Cette notion de transmission prend assez régulièrement la forme d’interventions en milieu scolaire. Langres, Bonneville, Tain l’Hermitage…

Franck nous a rejoints. Le guide Michelin dévoile ses étoiles dans cinq jours. Nous évoquons le passage des inspecteurs.

Par notre lecture de la salle, nous essayons de deviner si un client serait un inspecteur.

On est un peu dans le polar.

Ça nous stimule mais c’est un jeu dangereux.

F — Il faut simplement considérer que ça nous permet de ne pas tomber dans une routine, quelque chose d’acquis.

Pour rester dans le polar, il n’y a jamais eu de client que vous ayez eu envie d’empoisonner ?

T — Il faudrait vraiment qu’il soit dur et ingrat ! Notre plus grande satisfaction est d’accueillir des gens qui arrivent avec leurs problèmes du quotidien. Ils restent crispés au début, peuvent râler à tout propos. Nous nous adaptons, nous mettons tout en œuvre pour les libérer.
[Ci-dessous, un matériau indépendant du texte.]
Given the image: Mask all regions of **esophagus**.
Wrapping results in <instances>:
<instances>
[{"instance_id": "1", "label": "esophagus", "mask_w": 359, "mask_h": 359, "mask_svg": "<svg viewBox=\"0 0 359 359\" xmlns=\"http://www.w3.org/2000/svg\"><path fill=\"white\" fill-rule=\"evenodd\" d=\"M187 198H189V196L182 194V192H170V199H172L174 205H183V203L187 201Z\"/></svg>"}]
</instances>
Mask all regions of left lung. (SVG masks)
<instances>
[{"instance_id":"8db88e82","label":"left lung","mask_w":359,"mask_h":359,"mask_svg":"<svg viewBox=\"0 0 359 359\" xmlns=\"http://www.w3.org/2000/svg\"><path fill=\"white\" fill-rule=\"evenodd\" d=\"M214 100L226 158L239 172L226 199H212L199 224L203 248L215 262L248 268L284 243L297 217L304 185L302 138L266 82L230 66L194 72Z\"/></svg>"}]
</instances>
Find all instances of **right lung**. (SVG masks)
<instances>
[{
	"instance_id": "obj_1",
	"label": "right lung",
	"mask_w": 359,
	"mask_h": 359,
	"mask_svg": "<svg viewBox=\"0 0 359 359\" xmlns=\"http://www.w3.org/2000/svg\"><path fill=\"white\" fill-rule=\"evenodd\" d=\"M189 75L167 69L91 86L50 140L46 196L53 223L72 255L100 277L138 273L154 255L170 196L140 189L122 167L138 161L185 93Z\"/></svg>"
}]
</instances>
C’est notre comportement qui doit faire changer le leur. Nous ne devons pas rester dans un rôle préétabli, ni dans une frustration. Et quand ils repartent satisfaits, quelle victoire ! Quelle satisfaction !

La discussion roule encore : la cuisine comme branche de la psychanalyse, révélatrice des personnalités. Entre sérieux et amusement. Le plaisir consiste bien à mêler les ingrédients afin que chacun s’en trouve non pas étouffé, mais enrichi. C’est peut-être bien ce qui se passe au Clos des Sens avec Franck, Thomas et toute l’équipe.